(Spatial reasoning question data)
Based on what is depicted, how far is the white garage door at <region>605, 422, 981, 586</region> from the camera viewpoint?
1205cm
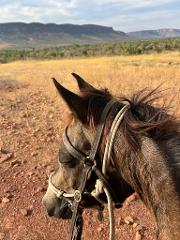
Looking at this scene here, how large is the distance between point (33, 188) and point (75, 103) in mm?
3819

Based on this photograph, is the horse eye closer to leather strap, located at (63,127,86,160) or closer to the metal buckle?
leather strap, located at (63,127,86,160)

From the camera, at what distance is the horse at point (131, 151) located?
2.37 meters

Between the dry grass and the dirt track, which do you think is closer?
the dirt track

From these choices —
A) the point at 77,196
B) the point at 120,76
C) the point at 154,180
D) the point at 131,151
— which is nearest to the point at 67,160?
the point at 77,196

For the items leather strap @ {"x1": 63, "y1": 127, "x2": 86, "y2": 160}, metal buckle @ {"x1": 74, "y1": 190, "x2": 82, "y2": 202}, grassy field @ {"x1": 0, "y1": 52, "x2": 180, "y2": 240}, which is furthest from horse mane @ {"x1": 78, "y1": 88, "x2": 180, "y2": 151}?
metal buckle @ {"x1": 74, "y1": 190, "x2": 82, "y2": 202}

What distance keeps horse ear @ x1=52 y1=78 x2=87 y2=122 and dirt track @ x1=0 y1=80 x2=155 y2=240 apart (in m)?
2.59

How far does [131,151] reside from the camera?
244 centimetres

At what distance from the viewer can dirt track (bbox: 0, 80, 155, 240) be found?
511 cm

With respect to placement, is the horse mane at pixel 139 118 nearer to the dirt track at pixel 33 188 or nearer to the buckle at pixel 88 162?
the buckle at pixel 88 162

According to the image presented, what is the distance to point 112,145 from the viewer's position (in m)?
2.48

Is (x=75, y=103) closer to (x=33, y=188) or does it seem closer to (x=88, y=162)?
(x=88, y=162)

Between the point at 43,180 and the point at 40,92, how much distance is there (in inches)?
377

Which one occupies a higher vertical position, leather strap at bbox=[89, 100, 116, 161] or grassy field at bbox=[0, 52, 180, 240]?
leather strap at bbox=[89, 100, 116, 161]

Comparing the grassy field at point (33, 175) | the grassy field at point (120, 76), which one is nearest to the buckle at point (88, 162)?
the grassy field at point (33, 175)
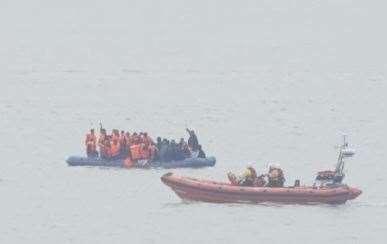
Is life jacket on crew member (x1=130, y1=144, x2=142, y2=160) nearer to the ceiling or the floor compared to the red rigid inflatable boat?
nearer to the ceiling

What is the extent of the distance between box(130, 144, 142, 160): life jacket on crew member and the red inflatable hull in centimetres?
1053

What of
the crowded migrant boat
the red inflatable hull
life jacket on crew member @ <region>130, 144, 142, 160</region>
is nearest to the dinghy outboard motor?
the red inflatable hull

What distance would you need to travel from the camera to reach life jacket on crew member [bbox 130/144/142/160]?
7312cm

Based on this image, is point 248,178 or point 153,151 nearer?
point 248,178

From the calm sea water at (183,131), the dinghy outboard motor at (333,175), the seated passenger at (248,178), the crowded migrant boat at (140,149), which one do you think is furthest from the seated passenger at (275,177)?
the crowded migrant boat at (140,149)

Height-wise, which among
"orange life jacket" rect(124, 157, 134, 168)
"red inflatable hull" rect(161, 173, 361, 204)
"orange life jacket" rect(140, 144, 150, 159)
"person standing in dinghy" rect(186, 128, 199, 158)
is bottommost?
"red inflatable hull" rect(161, 173, 361, 204)

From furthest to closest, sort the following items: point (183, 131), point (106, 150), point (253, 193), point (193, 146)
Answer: point (183, 131)
point (193, 146)
point (106, 150)
point (253, 193)

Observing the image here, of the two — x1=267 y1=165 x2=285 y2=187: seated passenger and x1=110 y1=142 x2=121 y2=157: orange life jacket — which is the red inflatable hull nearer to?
x1=267 y1=165 x2=285 y2=187: seated passenger

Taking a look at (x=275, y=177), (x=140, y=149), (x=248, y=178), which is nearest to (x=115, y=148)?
(x=140, y=149)

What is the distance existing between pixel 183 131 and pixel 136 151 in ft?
66.8

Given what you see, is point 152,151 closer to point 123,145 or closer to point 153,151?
point 153,151

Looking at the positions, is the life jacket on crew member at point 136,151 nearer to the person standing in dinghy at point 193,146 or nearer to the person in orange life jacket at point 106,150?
the person in orange life jacket at point 106,150

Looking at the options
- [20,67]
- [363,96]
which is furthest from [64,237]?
[20,67]

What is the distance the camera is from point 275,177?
61.9 metres
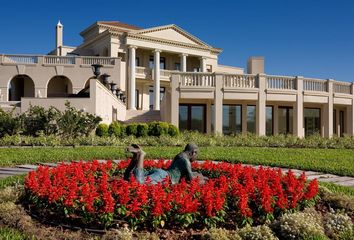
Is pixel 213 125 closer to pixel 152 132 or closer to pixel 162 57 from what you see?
pixel 152 132

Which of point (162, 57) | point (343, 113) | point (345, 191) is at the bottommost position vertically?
point (345, 191)

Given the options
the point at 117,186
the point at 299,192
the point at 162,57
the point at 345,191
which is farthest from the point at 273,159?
the point at 162,57

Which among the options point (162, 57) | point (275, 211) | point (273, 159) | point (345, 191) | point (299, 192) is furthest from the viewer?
point (162, 57)

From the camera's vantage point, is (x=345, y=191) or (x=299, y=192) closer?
(x=299, y=192)

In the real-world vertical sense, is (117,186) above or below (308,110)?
below

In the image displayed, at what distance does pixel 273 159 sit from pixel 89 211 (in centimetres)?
901

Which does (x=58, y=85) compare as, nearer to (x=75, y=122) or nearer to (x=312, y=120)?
(x=75, y=122)

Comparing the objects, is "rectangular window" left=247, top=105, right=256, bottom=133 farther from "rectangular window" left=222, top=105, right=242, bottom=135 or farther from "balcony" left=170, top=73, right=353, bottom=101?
"balcony" left=170, top=73, right=353, bottom=101

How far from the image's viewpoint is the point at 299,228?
5.00 meters

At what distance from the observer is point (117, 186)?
5.91m

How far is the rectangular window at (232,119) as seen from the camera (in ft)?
81.7

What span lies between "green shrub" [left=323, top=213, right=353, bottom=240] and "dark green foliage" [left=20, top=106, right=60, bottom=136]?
14734 mm

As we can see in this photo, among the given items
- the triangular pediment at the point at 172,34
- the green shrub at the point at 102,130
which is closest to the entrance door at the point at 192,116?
the green shrub at the point at 102,130

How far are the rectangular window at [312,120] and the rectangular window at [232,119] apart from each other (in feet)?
17.4
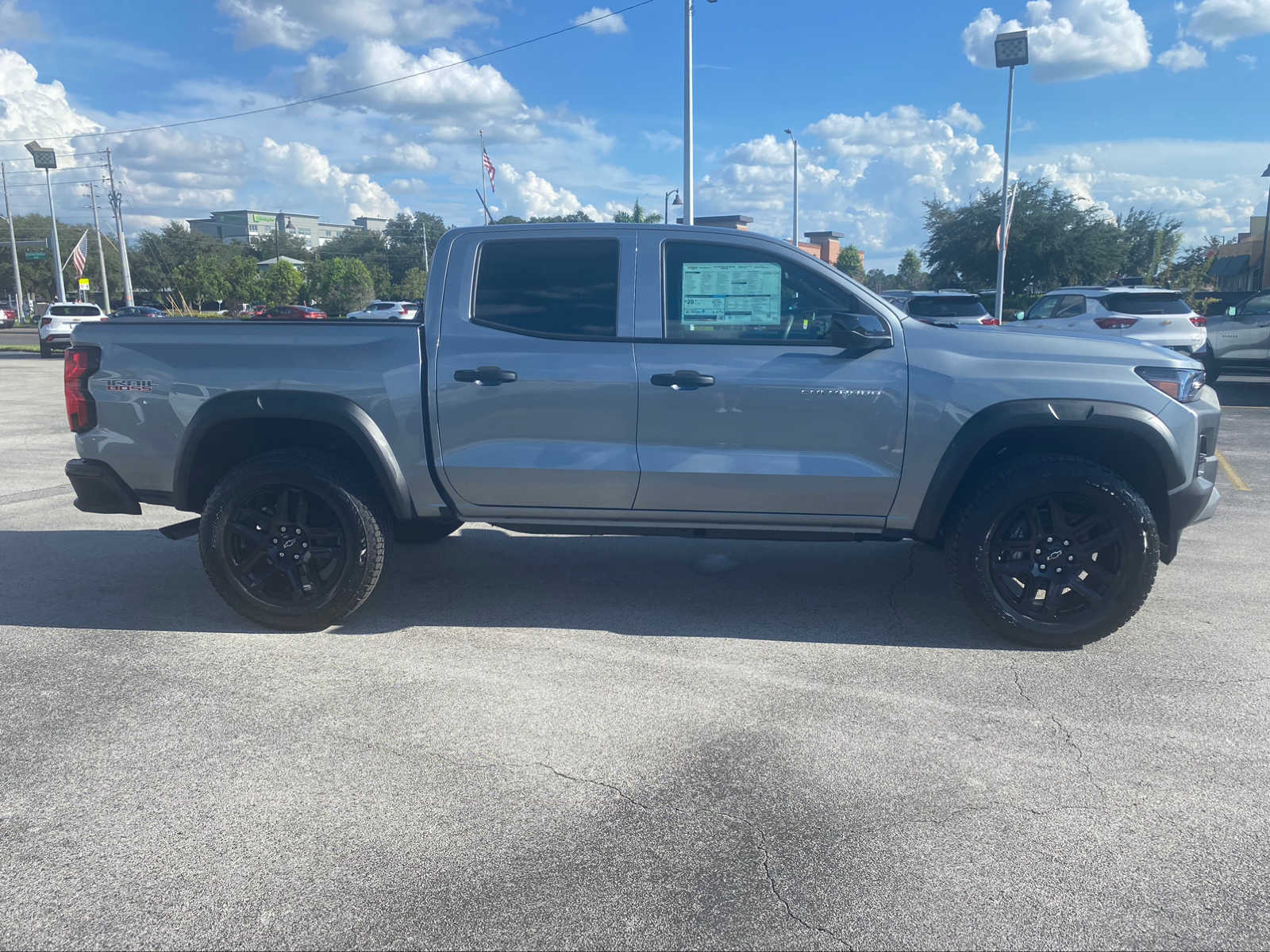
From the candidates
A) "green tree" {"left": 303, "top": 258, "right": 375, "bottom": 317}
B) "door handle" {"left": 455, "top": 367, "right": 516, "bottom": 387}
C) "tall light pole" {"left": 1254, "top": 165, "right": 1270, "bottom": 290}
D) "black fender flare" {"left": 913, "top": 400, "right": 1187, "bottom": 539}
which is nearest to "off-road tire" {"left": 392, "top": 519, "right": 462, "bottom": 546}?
"door handle" {"left": 455, "top": 367, "right": 516, "bottom": 387}

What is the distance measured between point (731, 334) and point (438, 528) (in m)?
2.37

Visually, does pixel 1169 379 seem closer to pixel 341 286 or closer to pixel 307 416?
pixel 307 416

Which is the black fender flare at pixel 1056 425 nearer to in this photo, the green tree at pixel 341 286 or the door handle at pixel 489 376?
the door handle at pixel 489 376

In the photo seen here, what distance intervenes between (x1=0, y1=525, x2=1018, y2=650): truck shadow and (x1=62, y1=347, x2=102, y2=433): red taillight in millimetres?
1063

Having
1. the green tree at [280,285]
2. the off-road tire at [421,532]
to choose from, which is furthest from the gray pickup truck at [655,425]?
the green tree at [280,285]

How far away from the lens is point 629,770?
135 inches

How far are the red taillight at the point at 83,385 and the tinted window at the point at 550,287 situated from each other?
1.93m

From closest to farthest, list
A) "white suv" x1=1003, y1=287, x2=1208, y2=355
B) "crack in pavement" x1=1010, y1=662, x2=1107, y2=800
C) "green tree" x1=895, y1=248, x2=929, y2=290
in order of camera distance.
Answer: "crack in pavement" x1=1010, y1=662, x2=1107, y2=800, "white suv" x1=1003, y1=287, x2=1208, y2=355, "green tree" x1=895, y1=248, x2=929, y2=290

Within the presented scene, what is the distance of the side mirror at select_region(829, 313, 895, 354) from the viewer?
4.39 metres

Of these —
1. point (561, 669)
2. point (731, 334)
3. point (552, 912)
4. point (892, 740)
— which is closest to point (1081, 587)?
point (892, 740)

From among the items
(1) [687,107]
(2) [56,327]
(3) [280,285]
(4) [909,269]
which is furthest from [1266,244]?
(4) [909,269]

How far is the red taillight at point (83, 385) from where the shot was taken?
15.9 feet

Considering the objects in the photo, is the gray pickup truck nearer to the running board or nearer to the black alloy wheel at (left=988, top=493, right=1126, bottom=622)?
the black alloy wheel at (left=988, top=493, right=1126, bottom=622)

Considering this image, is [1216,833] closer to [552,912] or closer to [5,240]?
[552,912]
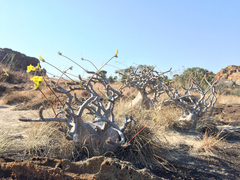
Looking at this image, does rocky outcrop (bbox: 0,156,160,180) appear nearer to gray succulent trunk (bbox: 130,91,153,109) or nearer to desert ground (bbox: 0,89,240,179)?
desert ground (bbox: 0,89,240,179)

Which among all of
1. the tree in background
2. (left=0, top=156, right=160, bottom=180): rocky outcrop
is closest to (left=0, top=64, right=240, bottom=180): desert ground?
(left=0, top=156, right=160, bottom=180): rocky outcrop

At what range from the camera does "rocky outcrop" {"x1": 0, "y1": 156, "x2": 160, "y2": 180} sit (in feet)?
5.20

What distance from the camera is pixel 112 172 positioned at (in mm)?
1621

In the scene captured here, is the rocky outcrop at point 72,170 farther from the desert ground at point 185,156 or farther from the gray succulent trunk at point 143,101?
the gray succulent trunk at point 143,101

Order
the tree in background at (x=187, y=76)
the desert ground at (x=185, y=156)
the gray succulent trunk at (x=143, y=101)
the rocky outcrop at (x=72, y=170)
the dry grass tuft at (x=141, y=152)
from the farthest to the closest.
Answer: the tree in background at (x=187, y=76)
the gray succulent trunk at (x=143, y=101)
the dry grass tuft at (x=141, y=152)
the desert ground at (x=185, y=156)
the rocky outcrop at (x=72, y=170)

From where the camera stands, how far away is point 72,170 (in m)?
1.67

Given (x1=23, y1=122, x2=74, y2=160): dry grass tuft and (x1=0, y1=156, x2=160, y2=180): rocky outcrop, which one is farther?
(x1=23, y1=122, x2=74, y2=160): dry grass tuft

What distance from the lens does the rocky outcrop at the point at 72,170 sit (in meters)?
1.59

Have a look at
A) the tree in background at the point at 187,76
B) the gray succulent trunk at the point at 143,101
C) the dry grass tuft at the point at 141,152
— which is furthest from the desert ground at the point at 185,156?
the tree in background at the point at 187,76

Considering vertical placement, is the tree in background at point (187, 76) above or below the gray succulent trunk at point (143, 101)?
above

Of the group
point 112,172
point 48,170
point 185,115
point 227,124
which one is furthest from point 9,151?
point 227,124

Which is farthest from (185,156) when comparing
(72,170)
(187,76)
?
(187,76)

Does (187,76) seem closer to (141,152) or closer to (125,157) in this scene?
(141,152)

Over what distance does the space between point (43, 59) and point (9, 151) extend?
4.20ft
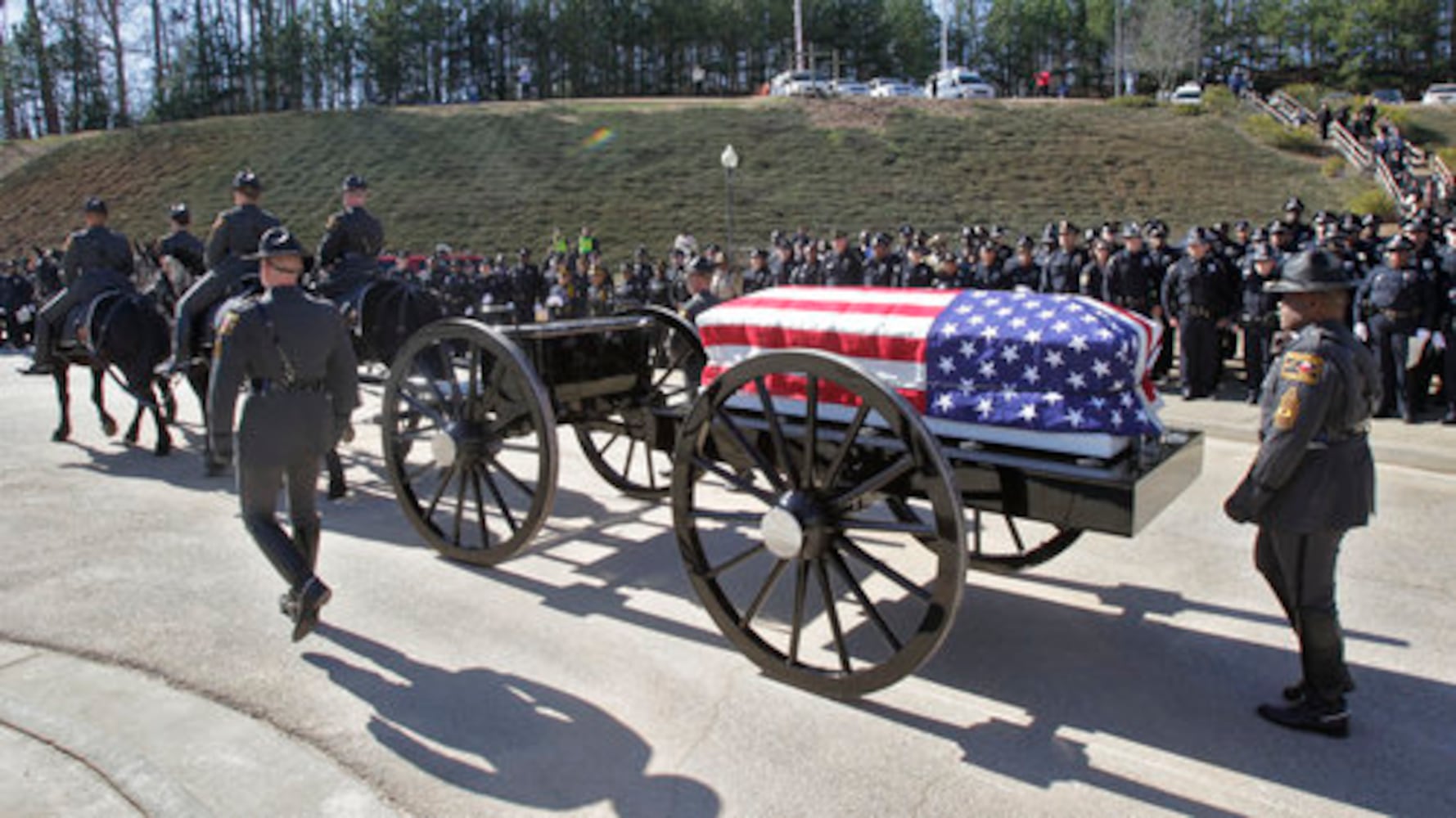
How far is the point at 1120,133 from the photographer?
38.5 meters

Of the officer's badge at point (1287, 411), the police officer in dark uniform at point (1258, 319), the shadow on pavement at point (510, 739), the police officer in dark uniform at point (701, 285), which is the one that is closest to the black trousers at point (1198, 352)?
the police officer in dark uniform at point (1258, 319)

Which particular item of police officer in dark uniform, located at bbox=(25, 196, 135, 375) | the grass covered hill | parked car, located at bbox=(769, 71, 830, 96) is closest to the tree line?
A: parked car, located at bbox=(769, 71, 830, 96)

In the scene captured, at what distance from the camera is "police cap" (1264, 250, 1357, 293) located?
3.71 metres

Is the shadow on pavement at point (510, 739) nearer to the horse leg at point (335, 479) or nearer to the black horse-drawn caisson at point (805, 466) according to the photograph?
the black horse-drawn caisson at point (805, 466)

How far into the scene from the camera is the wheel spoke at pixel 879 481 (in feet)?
12.3

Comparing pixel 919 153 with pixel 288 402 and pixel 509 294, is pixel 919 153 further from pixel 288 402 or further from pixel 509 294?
pixel 288 402

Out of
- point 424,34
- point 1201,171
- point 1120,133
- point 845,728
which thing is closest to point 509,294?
point 845,728

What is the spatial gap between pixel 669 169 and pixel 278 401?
1358 inches

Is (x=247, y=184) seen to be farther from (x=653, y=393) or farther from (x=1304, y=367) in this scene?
(x=1304, y=367)

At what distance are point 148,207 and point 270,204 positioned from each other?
5.20m

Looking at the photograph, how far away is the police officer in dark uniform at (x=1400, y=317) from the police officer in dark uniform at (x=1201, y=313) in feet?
4.63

Prompt. Repeat verbatim the lines from the one holding "Does (187,76) seem" through the end of the listing above, both ends included, but not the pictures.

Worked solution.
Does (187,76) seem closer to (141,152) or closer to (125,157) in this scene?
(141,152)

Over what distance does the space between point (43, 59) and point (9, 151) extend?
4.20ft
How far is the point at 1120,133 from the photographer?
38.5 meters

Of the officer's badge at point (1287, 411), the police officer in dark uniform at point (1258, 319), the shadow on pavement at point (510, 739), the police officer in dark uniform at point (701, 285), which is the one that is closest to the black trousers at point (1198, 352)?
the police officer in dark uniform at point (1258, 319)

Which particular item of police officer in dark uniform, located at bbox=(25, 196, 135, 375) | the grass covered hill | parked car, located at bbox=(769, 71, 830, 96) is closest to the tree line?
A: parked car, located at bbox=(769, 71, 830, 96)

In the scene captured, at what distance from the camera is "police cap" (1264, 250, 1357, 293) located?
3.71 metres

Is the shadow on pavement at point (510, 739) nearer to the horse leg at point (335, 479) or nearer to the black horse-drawn caisson at point (805, 466) according to the photograph?
the black horse-drawn caisson at point (805, 466)

How far into the scene from the camera is the wheel spoke at pixel 879 481 (in feet)?
12.3

Comparing pixel 919 153 with pixel 288 402 and pixel 509 294, is pixel 919 153 further from pixel 288 402 or further from pixel 509 294?
pixel 288 402

Out of
- point 424,34
- point 1201,171
- point 1120,133
- point 845,728
which thing is closest to point 509,294?
point 845,728

What is the spatial gap between pixel 669 169 and pixel 278 401?
1358 inches

Is (x=247, y=184) seen to be farther from (x=653, y=393) or farther from (x=1304, y=367) in this scene?
(x=1304, y=367)

At what distance are point 148,207 and point 270,204 positioned from each other?
5.20m

Looking at the photograph, how far away is the police officer in dark uniform at (x=1400, y=317) from the police officer in dark uniform at (x=1201, y=313) in feet?
4.63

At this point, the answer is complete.